### THE TASK:
Please answer these questions about the passage on Wilder's films:
1. Whose novel did Willy Wonka & the Chocolate Factory adapt?
2. Who directed that film?
3. What former occupation does Wilder's character in Blazing Saddles have?

The first time I saw Wilder was almost certainly in Willy Wonka & the Chocolate Factory, Mel Stuart’s swirling, scary adaptation of Roald Dahl’s beloved novel. Dahl was famously unhappy with the film,, and it wasn’t a huge success in its initial run—but it found an audience later, delighting (and frightening) generations of children. It became an odd, half-loved, half-reviled classic of its era. Wilder, as the saturnine and mercurial Wonka, is at the center of that oddness, entrancing and dangerous in equal measure. That look of his, and his sing-song speech loaded with secrets and hidden meanings and innuendos, burns into your brain. At least, it burned into mine.

When I next encountered Wilder, probably just a few years later, in a pair of Brooks films, Blazing Saddles and Young Frankenstein, there was that same surprising, alluring darkness. These are fun, silly movies, but Wilder finds fascinating chords of melancholy and madness to play in both of them. In Blazing Saddles he’s a washed-up, sad-eyed former hotshot gunslinger, a drunk with a wistful death wish who talks with the dreamy fatalism of a Byronic poet. It’s beguiling, and kinda depressing. And yet Wilder locates the humor in the humanity, giving an arresting performance that, in less complicated hands, could have been simply goofy.

### RECORDS SUPPLIED:
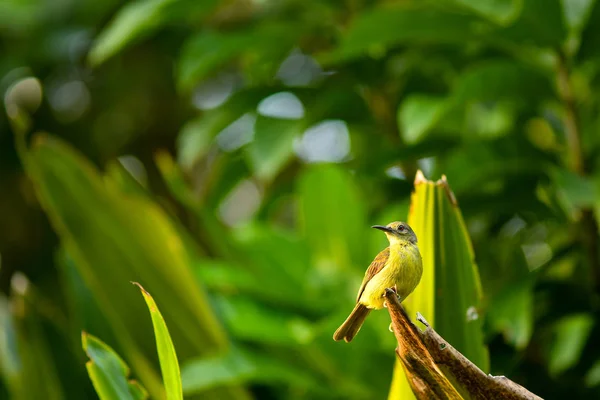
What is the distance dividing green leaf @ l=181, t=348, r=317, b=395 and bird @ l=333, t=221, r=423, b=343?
1.23 ft

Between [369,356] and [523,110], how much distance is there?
0.28 m

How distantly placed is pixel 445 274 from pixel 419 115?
26 cm

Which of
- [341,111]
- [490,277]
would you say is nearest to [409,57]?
[341,111]

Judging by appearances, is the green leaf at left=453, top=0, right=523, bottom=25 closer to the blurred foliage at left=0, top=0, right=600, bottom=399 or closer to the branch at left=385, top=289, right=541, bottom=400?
the blurred foliage at left=0, top=0, right=600, bottom=399

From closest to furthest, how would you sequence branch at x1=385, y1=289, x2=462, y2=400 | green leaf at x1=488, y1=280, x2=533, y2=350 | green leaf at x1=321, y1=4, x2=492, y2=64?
branch at x1=385, y1=289, x2=462, y2=400 < green leaf at x1=488, y1=280, x2=533, y2=350 < green leaf at x1=321, y1=4, x2=492, y2=64

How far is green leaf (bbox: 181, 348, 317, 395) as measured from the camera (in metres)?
0.57

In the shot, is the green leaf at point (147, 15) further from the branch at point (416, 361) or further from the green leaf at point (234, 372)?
the branch at point (416, 361)

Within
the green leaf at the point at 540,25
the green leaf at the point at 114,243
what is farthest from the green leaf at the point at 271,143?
the green leaf at the point at 540,25

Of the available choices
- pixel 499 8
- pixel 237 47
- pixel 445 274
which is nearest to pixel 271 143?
pixel 237 47

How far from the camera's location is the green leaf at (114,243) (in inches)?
23.5

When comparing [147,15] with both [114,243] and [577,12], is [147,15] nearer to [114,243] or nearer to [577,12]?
[114,243]

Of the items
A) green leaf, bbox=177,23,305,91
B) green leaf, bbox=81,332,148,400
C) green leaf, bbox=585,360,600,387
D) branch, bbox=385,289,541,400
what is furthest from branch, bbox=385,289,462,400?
green leaf, bbox=177,23,305,91

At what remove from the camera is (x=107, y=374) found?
0.92ft

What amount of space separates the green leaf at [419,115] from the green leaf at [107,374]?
0.96 ft
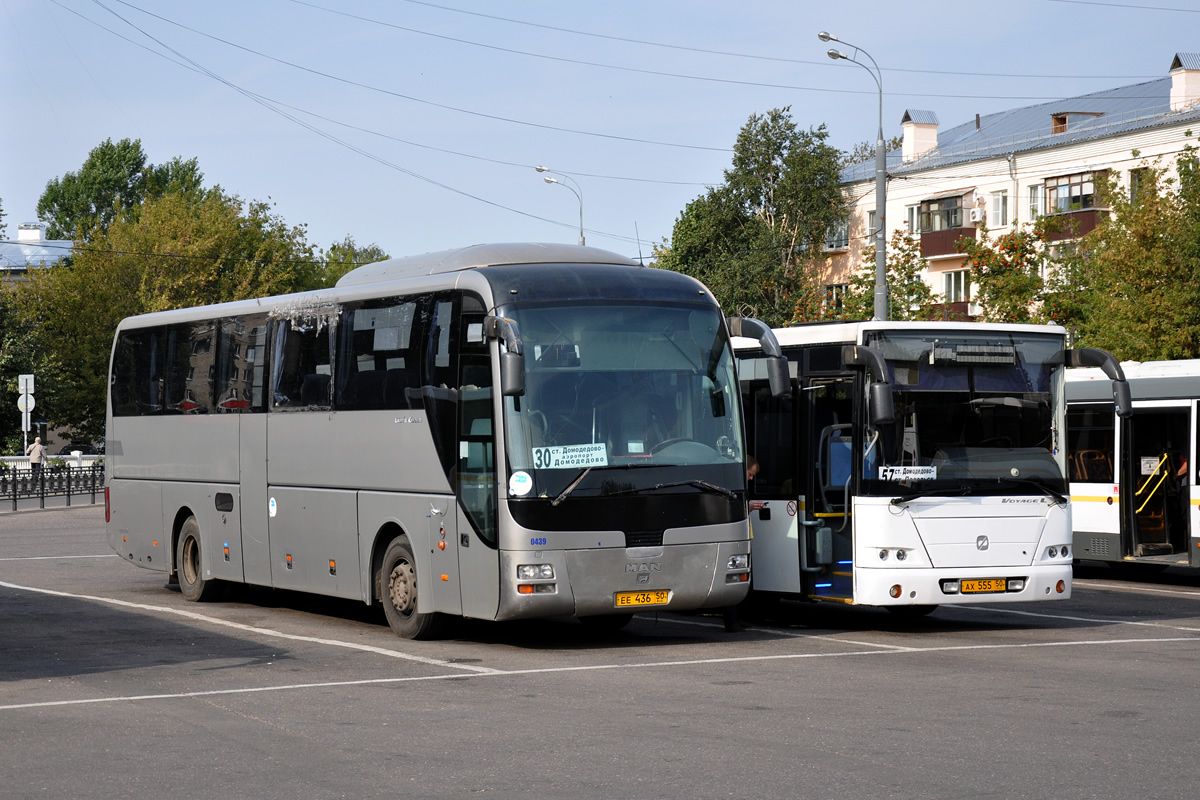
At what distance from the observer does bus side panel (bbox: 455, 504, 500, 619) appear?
529 inches

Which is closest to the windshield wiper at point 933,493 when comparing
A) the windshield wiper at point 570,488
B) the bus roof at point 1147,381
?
the windshield wiper at point 570,488

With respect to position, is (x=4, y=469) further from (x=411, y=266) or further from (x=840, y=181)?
(x=840, y=181)

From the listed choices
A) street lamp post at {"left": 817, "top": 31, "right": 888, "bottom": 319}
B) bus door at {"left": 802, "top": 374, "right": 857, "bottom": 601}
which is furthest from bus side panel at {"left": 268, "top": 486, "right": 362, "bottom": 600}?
street lamp post at {"left": 817, "top": 31, "right": 888, "bottom": 319}

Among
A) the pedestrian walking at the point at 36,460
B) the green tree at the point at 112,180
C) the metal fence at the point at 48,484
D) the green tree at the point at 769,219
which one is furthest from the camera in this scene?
the green tree at the point at 112,180

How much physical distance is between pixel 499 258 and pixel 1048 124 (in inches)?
2203

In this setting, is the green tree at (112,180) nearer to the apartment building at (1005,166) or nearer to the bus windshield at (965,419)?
the apartment building at (1005,166)

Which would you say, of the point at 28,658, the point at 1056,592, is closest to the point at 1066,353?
the point at 1056,592

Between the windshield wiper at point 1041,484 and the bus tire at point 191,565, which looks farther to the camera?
the bus tire at point 191,565

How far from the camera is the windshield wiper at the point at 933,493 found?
1462 cm

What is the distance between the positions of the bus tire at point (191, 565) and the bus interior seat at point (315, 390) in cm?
336

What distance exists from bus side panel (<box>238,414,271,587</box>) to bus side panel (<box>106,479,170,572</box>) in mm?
2271

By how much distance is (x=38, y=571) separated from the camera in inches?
917

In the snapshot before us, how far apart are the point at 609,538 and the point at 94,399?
67655 millimetres

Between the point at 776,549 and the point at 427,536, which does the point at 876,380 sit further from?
the point at 427,536
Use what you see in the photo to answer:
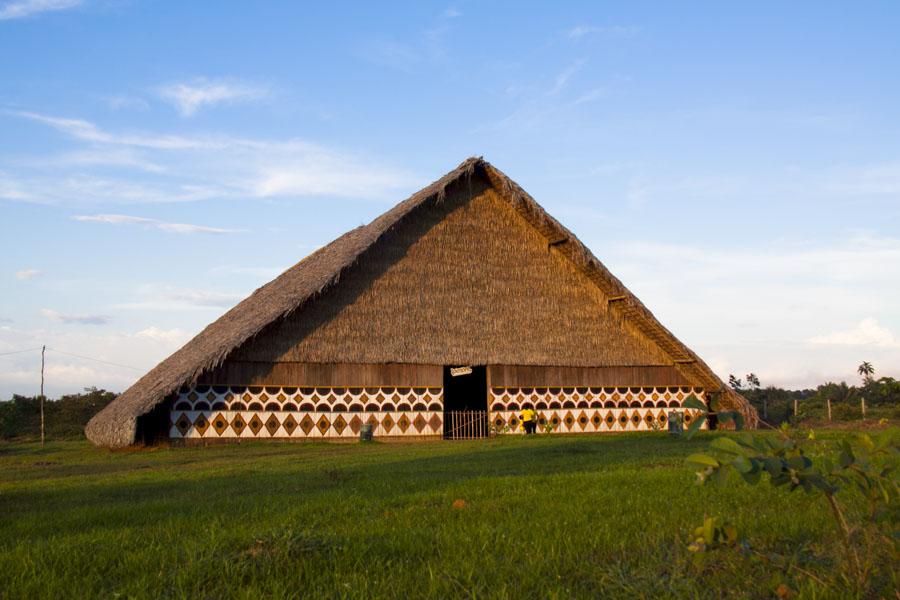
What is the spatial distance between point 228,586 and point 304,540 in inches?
25.1

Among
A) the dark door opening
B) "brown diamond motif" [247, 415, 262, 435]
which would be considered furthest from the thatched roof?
the dark door opening

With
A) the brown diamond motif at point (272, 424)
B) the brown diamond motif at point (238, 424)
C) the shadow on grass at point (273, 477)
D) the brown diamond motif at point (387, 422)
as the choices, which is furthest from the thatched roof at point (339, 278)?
the brown diamond motif at point (387, 422)

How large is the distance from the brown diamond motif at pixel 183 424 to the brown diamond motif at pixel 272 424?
1789 mm

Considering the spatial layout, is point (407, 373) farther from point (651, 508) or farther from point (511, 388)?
point (651, 508)

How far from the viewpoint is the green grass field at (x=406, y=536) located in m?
4.03

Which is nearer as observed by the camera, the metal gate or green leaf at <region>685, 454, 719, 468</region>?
green leaf at <region>685, 454, 719, 468</region>

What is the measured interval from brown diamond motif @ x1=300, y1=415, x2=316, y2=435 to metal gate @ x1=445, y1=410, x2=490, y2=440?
389 cm

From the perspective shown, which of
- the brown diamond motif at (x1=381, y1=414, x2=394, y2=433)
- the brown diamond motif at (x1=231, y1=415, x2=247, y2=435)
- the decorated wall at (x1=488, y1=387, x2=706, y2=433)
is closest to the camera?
the brown diamond motif at (x1=231, y1=415, x2=247, y2=435)

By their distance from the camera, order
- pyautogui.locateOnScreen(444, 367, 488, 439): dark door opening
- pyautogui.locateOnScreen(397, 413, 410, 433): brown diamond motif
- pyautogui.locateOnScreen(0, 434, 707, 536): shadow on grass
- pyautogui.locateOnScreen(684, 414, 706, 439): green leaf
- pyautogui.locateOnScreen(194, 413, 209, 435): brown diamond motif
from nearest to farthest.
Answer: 1. pyautogui.locateOnScreen(684, 414, 706, 439): green leaf
2. pyautogui.locateOnScreen(0, 434, 707, 536): shadow on grass
3. pyautogui.locateOnScreen(194, 413, 209, 435): brown diamond motif
4. pyautogui.locateOnScreen(397, 413, 410, 433): brown diamond motif
5. pyautogui.locateOnScreen(444, 367, 488, 439): dark door opening

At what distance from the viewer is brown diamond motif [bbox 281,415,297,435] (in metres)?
19.6

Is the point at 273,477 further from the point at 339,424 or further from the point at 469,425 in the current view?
the point at 469,425

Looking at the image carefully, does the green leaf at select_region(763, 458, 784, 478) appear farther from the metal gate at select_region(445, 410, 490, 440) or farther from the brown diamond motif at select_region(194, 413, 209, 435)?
the metal gate at select_region(445, 410, 490, 440)

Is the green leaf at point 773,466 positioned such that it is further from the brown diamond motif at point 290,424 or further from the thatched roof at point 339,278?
the brown diamond motif at point 290,424

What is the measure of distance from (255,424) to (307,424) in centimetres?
124
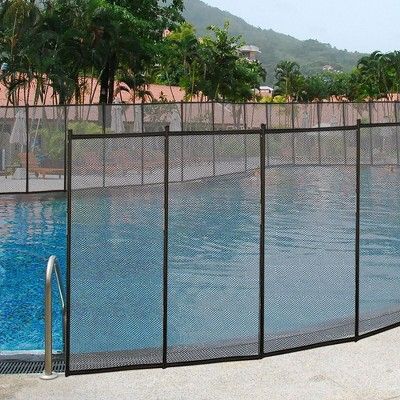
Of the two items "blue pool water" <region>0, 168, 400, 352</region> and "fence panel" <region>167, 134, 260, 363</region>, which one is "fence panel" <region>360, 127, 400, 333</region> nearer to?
"blue pool water" <region>0, 168, 400, 352</region>

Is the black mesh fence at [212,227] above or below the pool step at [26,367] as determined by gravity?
above

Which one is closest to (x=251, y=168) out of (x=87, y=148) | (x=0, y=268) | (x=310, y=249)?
(x=87, y=148)

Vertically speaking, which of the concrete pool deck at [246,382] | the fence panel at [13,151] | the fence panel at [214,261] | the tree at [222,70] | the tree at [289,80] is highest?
the tree at [289,80]

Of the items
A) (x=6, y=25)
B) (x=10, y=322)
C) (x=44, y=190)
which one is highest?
(x=6, y=25)

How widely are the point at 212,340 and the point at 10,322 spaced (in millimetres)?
3080

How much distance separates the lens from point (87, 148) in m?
18.2

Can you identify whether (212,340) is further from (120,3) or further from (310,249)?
(120,3)

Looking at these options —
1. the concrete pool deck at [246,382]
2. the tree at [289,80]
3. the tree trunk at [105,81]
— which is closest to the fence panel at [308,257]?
the concrete pool deck at [246,382]

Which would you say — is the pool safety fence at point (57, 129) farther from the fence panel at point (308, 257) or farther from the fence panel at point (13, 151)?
the fence panel at point (308, 257)

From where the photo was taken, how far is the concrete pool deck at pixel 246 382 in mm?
5945

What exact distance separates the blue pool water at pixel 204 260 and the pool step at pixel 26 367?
24 cm

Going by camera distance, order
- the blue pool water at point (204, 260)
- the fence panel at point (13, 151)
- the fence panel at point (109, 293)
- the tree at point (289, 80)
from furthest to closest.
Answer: the tree at point (289, 80) < the fence panel at point (13, 151) < the blue pool water at point (204, 260) < the fence panel at point (109, 293)

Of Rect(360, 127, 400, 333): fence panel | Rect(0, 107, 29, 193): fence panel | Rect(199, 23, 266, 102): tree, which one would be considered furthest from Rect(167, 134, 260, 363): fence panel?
Rect(199, 23, 266, 102): tree

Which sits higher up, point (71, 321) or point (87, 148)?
point (87, 148)
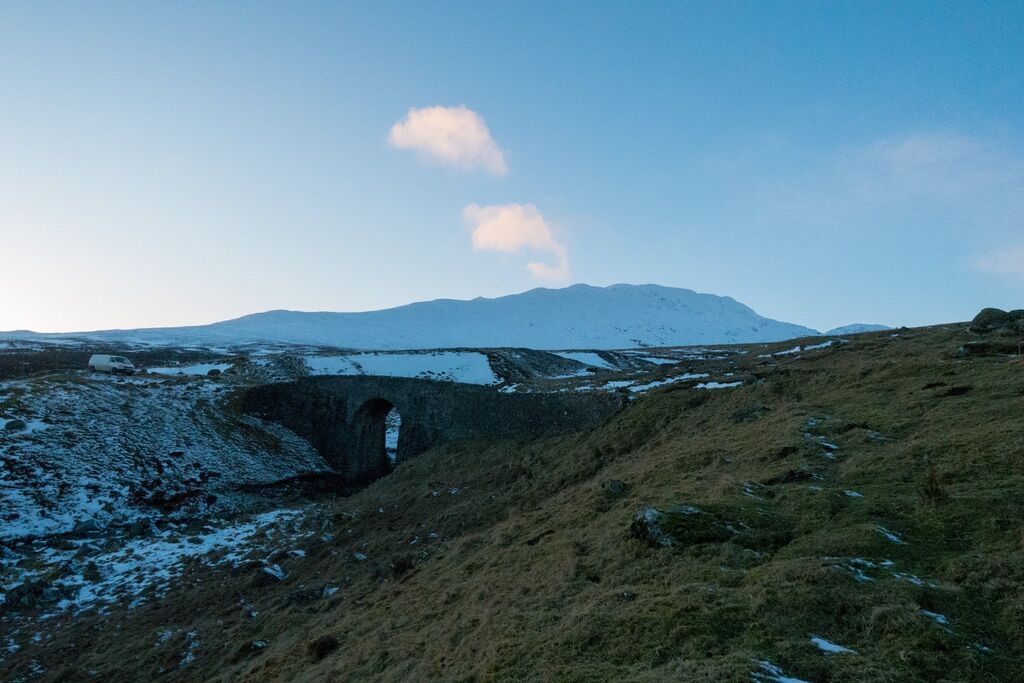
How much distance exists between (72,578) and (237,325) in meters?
163

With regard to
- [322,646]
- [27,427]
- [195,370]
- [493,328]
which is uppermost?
[493,328]

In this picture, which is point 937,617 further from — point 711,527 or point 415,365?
point 415,365

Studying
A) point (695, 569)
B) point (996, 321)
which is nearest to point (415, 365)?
point (996, 321)

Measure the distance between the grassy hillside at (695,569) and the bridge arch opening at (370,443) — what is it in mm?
16567

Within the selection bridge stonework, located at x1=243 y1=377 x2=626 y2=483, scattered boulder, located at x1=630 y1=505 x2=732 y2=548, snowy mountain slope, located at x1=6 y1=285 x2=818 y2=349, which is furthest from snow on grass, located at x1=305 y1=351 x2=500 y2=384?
snowy mountain slope, located at x1=6 y1=285 x2=818 y2=349

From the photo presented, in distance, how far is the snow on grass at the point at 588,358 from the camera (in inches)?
2363

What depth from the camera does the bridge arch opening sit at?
3781 cm

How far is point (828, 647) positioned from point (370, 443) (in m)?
35.5

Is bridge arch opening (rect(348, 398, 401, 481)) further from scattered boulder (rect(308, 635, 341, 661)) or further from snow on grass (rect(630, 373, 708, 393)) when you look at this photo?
scattered boulder (rect(308, 635, 341, 661))

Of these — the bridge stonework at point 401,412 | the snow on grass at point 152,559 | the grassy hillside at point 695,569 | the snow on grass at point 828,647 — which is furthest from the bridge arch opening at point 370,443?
the snow on grass at point 828,647

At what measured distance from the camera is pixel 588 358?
64562mm

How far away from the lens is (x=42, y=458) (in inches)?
1054

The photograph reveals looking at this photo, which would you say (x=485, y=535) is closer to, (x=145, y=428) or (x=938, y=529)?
(x=938, y=529)

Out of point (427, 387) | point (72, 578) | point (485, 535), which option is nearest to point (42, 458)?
point (72, 578)
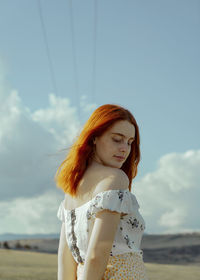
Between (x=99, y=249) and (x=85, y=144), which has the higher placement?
(x=85, y=144)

### RESULT OF THIS TASK:
1. Roald Dahl
2. Mel Stuart
3. A hotshot gunslinger